Ulama, da’i, serta para penyeru Islam yang mempersembahkan nyawanya
di Jalan Allah, atas dasar ikhlash kepadaNya, sentiasa ditempatkan Allah
sangat tinggi dan mulia di hati segenap manusia.
Di antara da’i
dan penyeru Islam itu adalah Syuhada (insya Allah) Sayyid Qutb. Bahkan
peristiwa eksekusi matinya yang dilakukan dengan cara digantung,
memberikan kesan mendalam dan menggetarkan bagi siapa saja yang mengenal
Beliau atau menyaksikan sikapnya yang teguh. Di antara mereka yang
begitu tergetar dengan sosok mulia ini adalah dua orang polisi yang menyaksikan eksekusi matinya (di tahun 1966).
Salah seorang polisi itu mengetengahkan kisahnya kepada kita:
Ada banyak peristiwa yang tidak pernah kami bayangkan sebelumnya, lalu peristiwa itu menghantam kami dan merubah total kehidupan kami.

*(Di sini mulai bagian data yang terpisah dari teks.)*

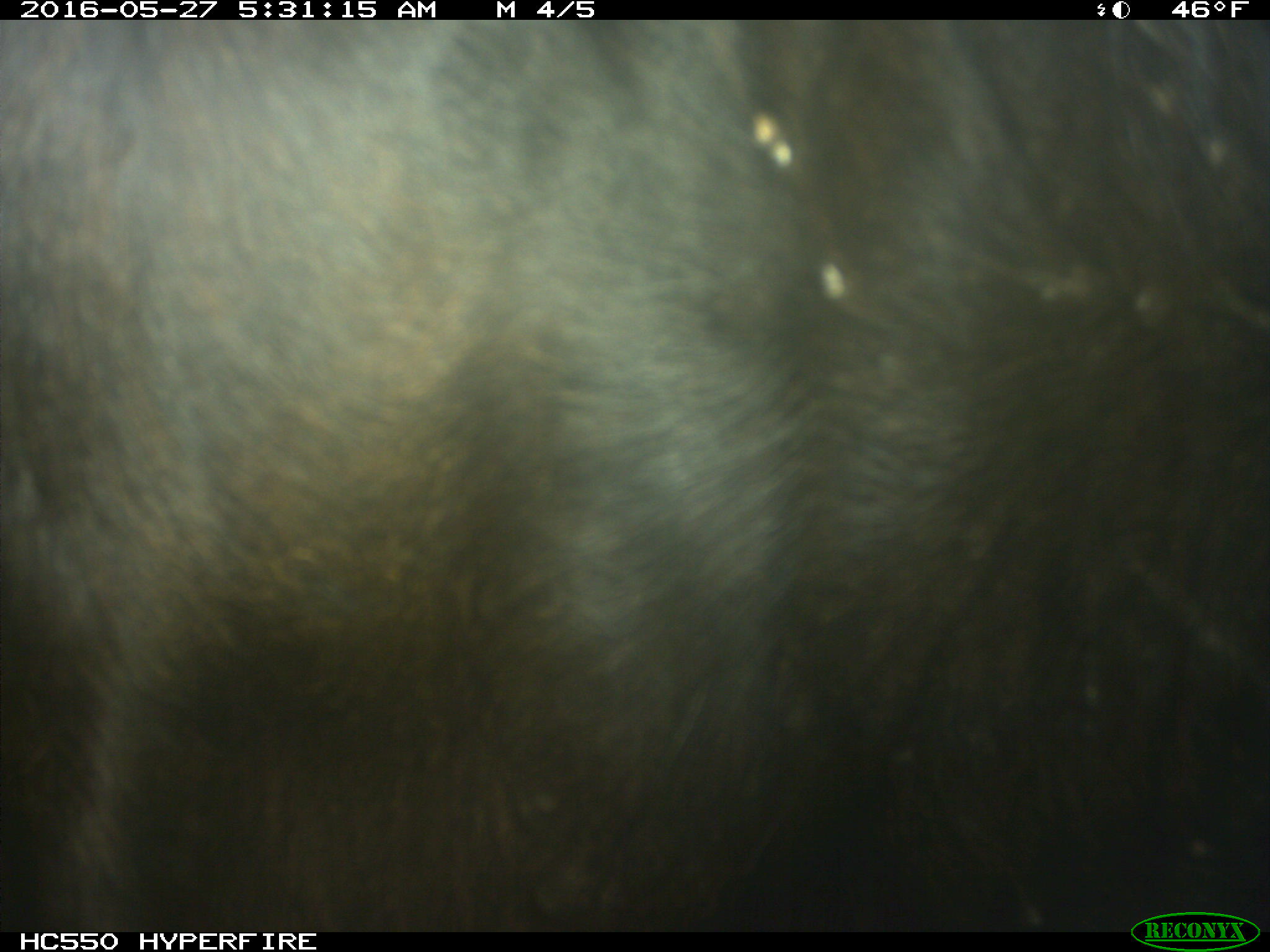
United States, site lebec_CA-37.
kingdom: Animalia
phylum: Chordata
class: Mammalia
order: Artiodactyla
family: Bovidae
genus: Bos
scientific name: Bos taurus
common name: domestic cow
Bos taurus (domestic cow).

Di penjara militer pada saat itu, setiap malam kami menerima orang
atau sekelompok orang, laki-laki atau perempuan, tua maupun muda. Setiap
orang-orang itu tiba, atasan kami menyampaikan bahwa orang-orang itu
adalah para pengkhianat negara
yang telah bekerja sama dengan agen Zionis Yahudi. Karena itu, dengan
cara apapun kami harus bias mengorek rahasia dari mereka. Kami harus
dapat membuat mereka membuka mulut dengan cara apapun, meski itu harus
dengan menimpakan siksaan keji pada mereka tanpa pandang bulu.
Jika tubuh mereka penuh dengan berbagai luka akibat pukulan dan
cambukan, itu sesuatu pemandangan harian yang biasa. Kami melaksanakan
tugas itu dengan satu keyakinan kuat bahwa kami tengah melaksanakan
tugas mulia: menyelamatkan negara dan melindungi masyarakat dari para
“pengkhianat keji” yang telah bekerja sama dengan Yahudi hina.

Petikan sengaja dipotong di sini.